Collected data
-- Opening Marker --

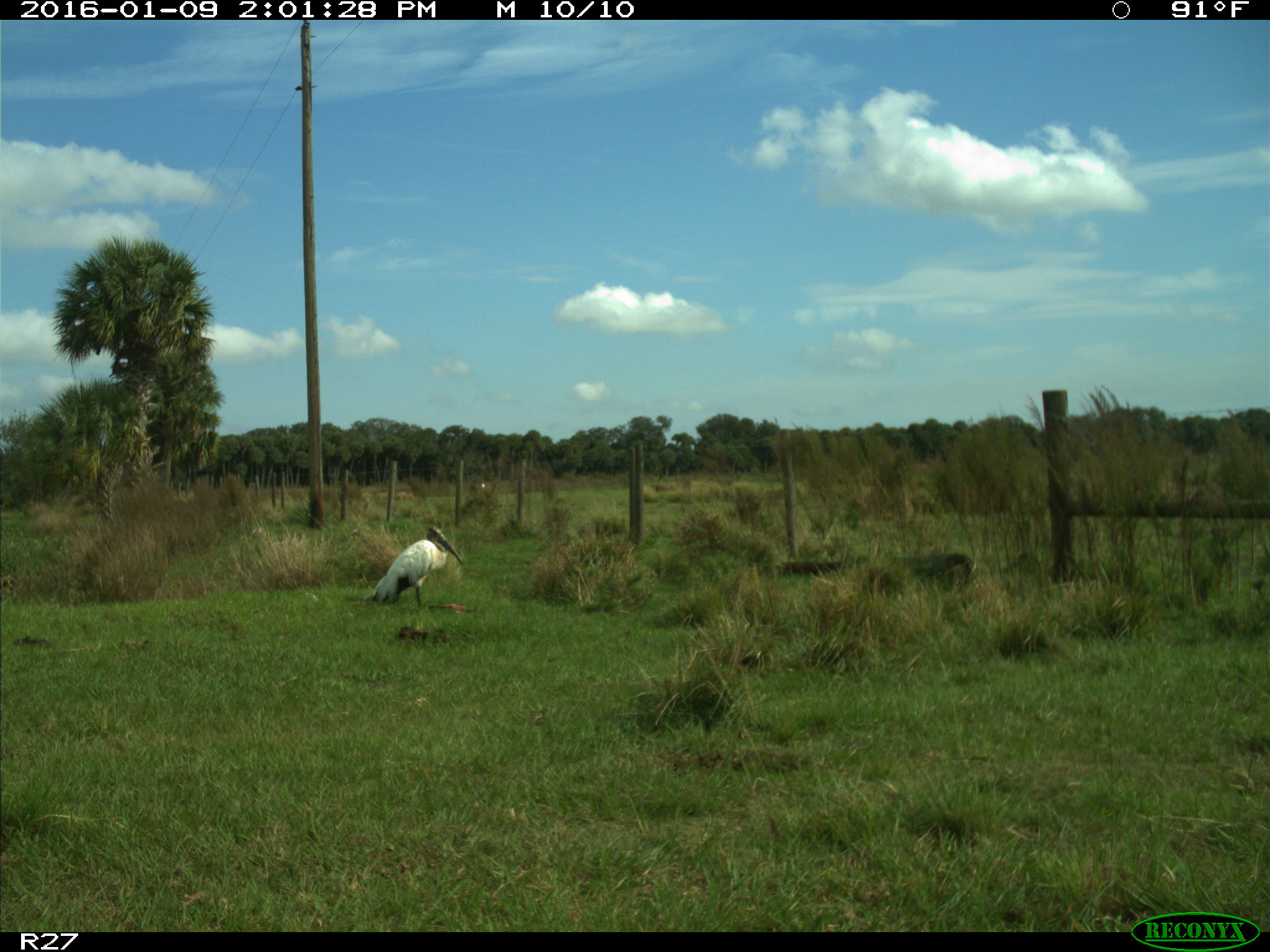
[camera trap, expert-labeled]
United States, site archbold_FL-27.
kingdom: Animalia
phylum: Chordata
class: Aves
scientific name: Aves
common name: birds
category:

-- Closing Marker --

[Work item] Exactly as they appear above, give the records again, without their pictures.

[The completed task]
[camera trap, expert-labeled]
United States, site archbold_FL-27.
kingdom: Animalia
phylum: Chordata
class: Aves
scientific name: Aves
common name: birds
category:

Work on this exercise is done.